Dopo Giancarlo Beltrami, per sedici anni storico dirigente dell'Inter di Ivanoe Fraizzoli ed Ernesto Pellegrini (e spentosi il 27 settembre), se ne va un altro pezzo della grande Inter e del calcio italiano: è morto a 82 anni a seguito di complicazioni dovute alla malattia Bruno Bolchi, per tutti “Maciste”, tanto possente (ma mai scorretto) in campo, quanto mite e gentile nella vita. Apparentemente burbero era invece una persona squisita che quando nutriva fiducia e stima nel suo interlocutore si apriva ed era simpaticissima.
Era stato lui la prima figurina Panini (che - come si usava allora - aveva “dipinto una sua foto, facendola diventare a colori), ma soprattutto era stato un bravo giocatore e un eccellente allenatore (quattro promozioni dalla B, alla A: Bari, Cesena, Lecce, Reggina). Indimenticabile e clamoroso il doppio salto dalla C alla massima serie con il Bari negli anni '80, e una clamorosa semifinale di coppa Italia raggiunta dai pugliesi l'8 febbraio 1984 dopo aver eliminato la Juventus di Trapattoni e Platini. Bolchi aveva allenato in 21 città diverse dalla Sicilia in su, seminando sempre e soltanto stima, riuscendo ad ottenere il massimo dagli atleti; il che nel calcio non è sempre sufficiente per raggiungere il risultato sportivo inseguito.. La MIlano nerazzurra lo ricorda bene perché Bolchi aveva fatto in tempo a respirare l'aria della Grande Inter di cui era stato capitano a soli 21 anni (prima di andare al Verona, e poi passare all’Atalanta, e ancora al Torino e infine alla Pro Patria).vincendo uno scudetto.
Erano i tempi di Helenio Herrera, di una Serie A virata seppia. A dargli il soprannome del grande eroe mitologico era stato Gianni Brera, ma anche dopo la carriera da giocatore Bolchi è rimasto sempre Maciste per amici ed avversari, continuando a seguire la passione di una vita attraverso una prospettiva differente. Era Maciste per la stazza e per la presenza ‘scenica' da calciatore, allenatore e poi ancora come uomo vecchio stampo, di quelli che appartengono a un mondo dello sport che non esiste più. Mai una scorrettezza in campo: solo lealtà. Diceva Bolchi. “Capisco la modernità, ma ho un po’ di nostalgia di quelle partite in cui al novantesimo arrivavano gli undici giocatori che le avevano iniziate. E di quei derby in cui, dopo che ce le eravamo date sul campo, la domenica sera si andava a cena con gli avversari. Oggi se ti scappa una mezza frase di troppo, bruciano una città”.

== Compiti da svolgere ==
[a] Restituisci senza modifiche la parte del brano su Bruno Bolchi che inizia con "Dopo Giancarlo Beltrami, per" e prosegue fino a "ed era simpaticissima.".
[b] Indica se ciascuna affermazione concorda con il brano, rispondendo sì o no e citando le parole decisive: (i) Bolchi è morto all'età di 82 anni; (ii) il soprannome "Maciste" gli fu dato da Helenio Herrera; (iii) come allenatore Bolchi ottenne cinque promozioni dalla B alla A.

== Dati grezzi ==

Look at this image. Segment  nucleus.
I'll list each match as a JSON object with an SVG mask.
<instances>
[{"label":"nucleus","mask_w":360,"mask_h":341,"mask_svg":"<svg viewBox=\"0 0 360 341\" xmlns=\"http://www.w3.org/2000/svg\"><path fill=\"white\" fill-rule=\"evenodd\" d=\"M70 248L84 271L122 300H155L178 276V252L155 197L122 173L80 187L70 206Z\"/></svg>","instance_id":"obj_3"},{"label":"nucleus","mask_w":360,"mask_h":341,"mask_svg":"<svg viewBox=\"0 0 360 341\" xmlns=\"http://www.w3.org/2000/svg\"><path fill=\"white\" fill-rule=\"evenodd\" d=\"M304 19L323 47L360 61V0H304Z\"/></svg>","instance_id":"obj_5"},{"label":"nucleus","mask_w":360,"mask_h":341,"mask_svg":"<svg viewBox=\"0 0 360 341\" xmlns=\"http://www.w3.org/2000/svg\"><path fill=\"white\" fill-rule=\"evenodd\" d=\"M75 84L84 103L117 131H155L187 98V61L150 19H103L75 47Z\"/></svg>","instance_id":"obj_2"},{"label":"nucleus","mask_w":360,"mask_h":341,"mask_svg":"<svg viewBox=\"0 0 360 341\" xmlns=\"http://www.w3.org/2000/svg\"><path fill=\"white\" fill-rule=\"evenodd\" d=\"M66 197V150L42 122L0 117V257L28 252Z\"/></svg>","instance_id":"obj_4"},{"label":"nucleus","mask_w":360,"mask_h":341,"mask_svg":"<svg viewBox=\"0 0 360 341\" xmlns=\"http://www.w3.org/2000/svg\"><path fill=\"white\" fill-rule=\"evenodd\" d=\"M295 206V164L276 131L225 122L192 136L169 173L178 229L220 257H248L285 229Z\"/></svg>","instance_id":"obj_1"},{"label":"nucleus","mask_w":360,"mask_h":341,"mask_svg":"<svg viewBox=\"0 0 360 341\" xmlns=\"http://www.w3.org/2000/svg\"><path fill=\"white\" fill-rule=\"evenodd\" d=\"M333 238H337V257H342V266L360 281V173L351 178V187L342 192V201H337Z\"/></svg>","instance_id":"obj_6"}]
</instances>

== Risposte ai compiti ==
[a]
Dopo Giancarlo Beltrami, per sedici anni storico dirigente dell'Inter di Ivanoe Fraizzoli ed Ernesto Pellegrini (e spentosi il 27 settembre), se ne va un altro pezzo della grande Inter e del calcio italiano: è morto a 82 anni a seguito di complicazioni dovute alla malattia Bruno Bolchi, per tutti “Maciste”, tanto possente (ma mai scorretto) in campo, quanto mite e gentile nella vita. Apparentemente burbero era invece una persona squisita che quando nutriva fiducia e stima nel suo interlocutore si apriva ed era simpaticissima.

[b]
(i) Sì: «è morto a 82 anni».
(ii) No: «A dargli il soprannome del grande eroe mitologico era stato Gianni Brera».
(iii) No: «quattro promozioni dalla B, alla A».